The litany of triumphs is long: two Super Bowl victories, six AFC championships, long-time dominance of the AFC West, the construction of a new stadium and, less tangible but still resonant, an organization run with professionalism and class.
Here’s a look at the many highlights, which far outweigh the small setbacks, for Bowlen, who has stepped aside as the team’s CEO because of his battle with Alzheimer’s.
He bought the Broncos when he was 40.
“It took me about five seconds to make up my mind and about 10 minutes to arrive at a deal,” Bowlen said about purchasing the team in 1984.
Bowlen’s father made a fortune in oil in Alberta, Canada, and Pat Bowlen was a successful real estate developer in Edmonton.
But after he bought the Broncos, he moved to Denver full-time for a high-profile job.

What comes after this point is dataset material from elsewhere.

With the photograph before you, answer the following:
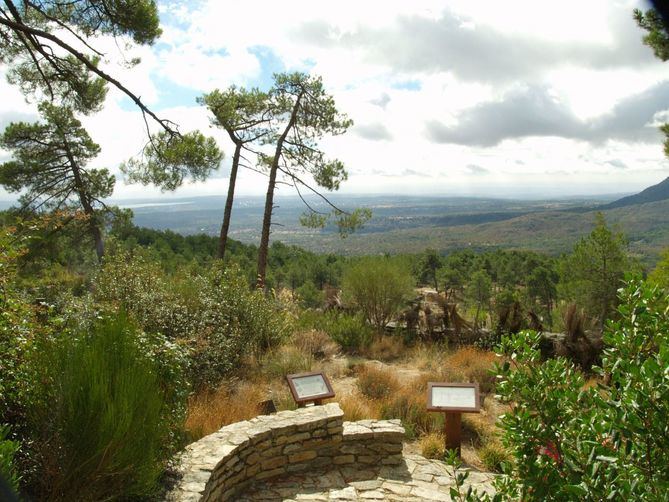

“The thing that I’m least looking forward to in Denver or at least being in the National Football League is the publicity that surrounds it,” he said at the time.
And there was a lot, including some missteps and difficulties during his leadership: four Super Bowl blowout losses, Mike Shanahan’s firing and Josh McDaniels’ hiring. The firing of Shanahan, who coach the Broncos to their two championships, was perhaps the most stinging.
“This is not because of one loss or because of one season. This is because I think it’s time to make a change,” Bowlen said when he announced Shanahan would no longer coach the team.
But, on par, the Broncos under Bowlen found success more often than most franchises.
From a business perspective, his most crowning accomplishment was undeniably convincing voters in 1998 to approve a penny-per-$10 retail tax hike to build Invesco Field at Mile High, since renamed Sports Authority Field at Mile High.
After the Broncos stumbled in tapping McDaniels to replace Shanahan, the team rebounded to make the playoffs the last three seasons. Hiring John Elway to manage football decisions helped.
“I can’t think of a better job and a better guy to do that job than John Elway,” Bowlen said.
When a new legend arrived in quarterback Peyton Manning, Bowlen’s public comments had become less frequent.
“This is a great day for me personally and for our organization. Our city and our fans, so I’m going to bring Peyton up here and let him have a shot at it,” he said.
QBs aside, Bowlen has always lauded the Broncos’ fans for the team’s success.
“I said that this wasn’t possible without the fans,” he said. “And I can’t tell you how much I appreciate you.”